━━━━━ RECORDS SUPPLIED
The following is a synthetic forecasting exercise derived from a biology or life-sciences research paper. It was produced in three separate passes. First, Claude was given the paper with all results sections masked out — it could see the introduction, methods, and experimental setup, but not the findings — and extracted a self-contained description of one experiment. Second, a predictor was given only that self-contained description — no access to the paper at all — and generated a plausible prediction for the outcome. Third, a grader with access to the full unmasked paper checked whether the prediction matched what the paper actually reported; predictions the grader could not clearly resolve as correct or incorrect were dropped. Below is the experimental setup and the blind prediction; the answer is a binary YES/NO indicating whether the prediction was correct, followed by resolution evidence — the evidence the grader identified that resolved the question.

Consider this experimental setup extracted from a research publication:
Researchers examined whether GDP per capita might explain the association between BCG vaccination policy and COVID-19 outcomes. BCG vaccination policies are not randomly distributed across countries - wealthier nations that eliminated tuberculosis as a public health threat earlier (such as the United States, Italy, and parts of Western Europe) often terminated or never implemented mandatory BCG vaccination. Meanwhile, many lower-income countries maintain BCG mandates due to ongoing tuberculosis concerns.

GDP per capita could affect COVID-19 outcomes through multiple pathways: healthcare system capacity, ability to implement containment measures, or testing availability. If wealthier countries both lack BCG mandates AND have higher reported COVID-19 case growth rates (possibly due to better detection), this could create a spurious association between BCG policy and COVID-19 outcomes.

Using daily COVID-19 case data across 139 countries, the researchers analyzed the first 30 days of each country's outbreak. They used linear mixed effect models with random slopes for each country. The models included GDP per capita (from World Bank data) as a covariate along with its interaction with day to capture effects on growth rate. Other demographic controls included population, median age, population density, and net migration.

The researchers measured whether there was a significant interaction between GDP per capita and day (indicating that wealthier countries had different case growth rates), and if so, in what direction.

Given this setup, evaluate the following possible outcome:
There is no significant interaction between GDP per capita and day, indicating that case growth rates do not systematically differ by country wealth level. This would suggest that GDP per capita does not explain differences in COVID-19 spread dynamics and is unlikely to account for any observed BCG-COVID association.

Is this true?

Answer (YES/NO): NO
━━━━━━━━━━
▶ [EXERCISE REQUIREMENTS]: Copy every line that appears above, with each word kept as it is.

▶ [FINISHED EXERCISE]:
The following is a synthetic forecasting exercise derived from a biology or life-sciences research paper. It was produced in three separate passes. First, Claude was given the paper with all results sections masked out — it could see the introduction, methods, and experimental setup, but not the findings — and extracted a self-contained description of one experiment. Second, a predictor was given only that self-contained description — no access to the paper at all — and generated a plausible prediction for the outcome. Third, a grader with access to the full unmasked paper checked whether the prediction matched what the paper actually reported; predictions the grader could not clearly resolve as correct or incorrect were dropped. Below is the experimental setup and the blind prediction; the answer is a binary YES/NO indicating whether the prediction was correct, followed by resolution evidence — the evidence the grader identified that resolved the question.

Consider this experimental setup extracted from a research publication:
Researchers examined whether GDP per capita might explain the association between BCG vaccination policy and COVID-19 outcomes. BCG vaccination policies are not randomly distributed across countries - wealthier nations that eliminated tuberculosis as a public health threat earlier (such as the United States, Italy, and parts of Western Europe) often terminated or never implemented mandatory BCG vaccination. Meanwhile, many lower-income countries maintain BCG mandates due to ongoing tuberculosis concerns.

GDP per capita could affect COVID-19 outcomes through multiple pathways: healthcare system capacity, ability to implement containment measures, or testing availability. If wealthier countries both lack BCG mandates AND have higher reported COVID-19 case growth rates (possibly due to better detection), this could create a spurious association between BCG policy and COVID-19 outcomes.

Using daily COVID-19 case data across 139 countries, the researchers analyzed the first 30 days of each country's outbreak. They used linear mixed effect models with random slopes for each country. The models included GDP per capita (from World Bank data) as a covariate along with its interaction with day to capture effects on growth rate. Other demographic controls included population, median age, population density, and net migration.

The researchers measured whether there was a significant interaction between GDP per capita and day (indicating that wealthier countries had different case growth rates), and if so, in what direction.

Given this setup, evaluate the following possible outcome:
There is no significant interaction between GDP per capita and day, indicating that case growth rates do not systematically differ by country wealth level. This would suggest that GDP per capita does not explain differences in COVID-19 spread dynamics and is unlikely to account for any observed BCG-COVID association.

Is this true?

Answer (YES/NO): NO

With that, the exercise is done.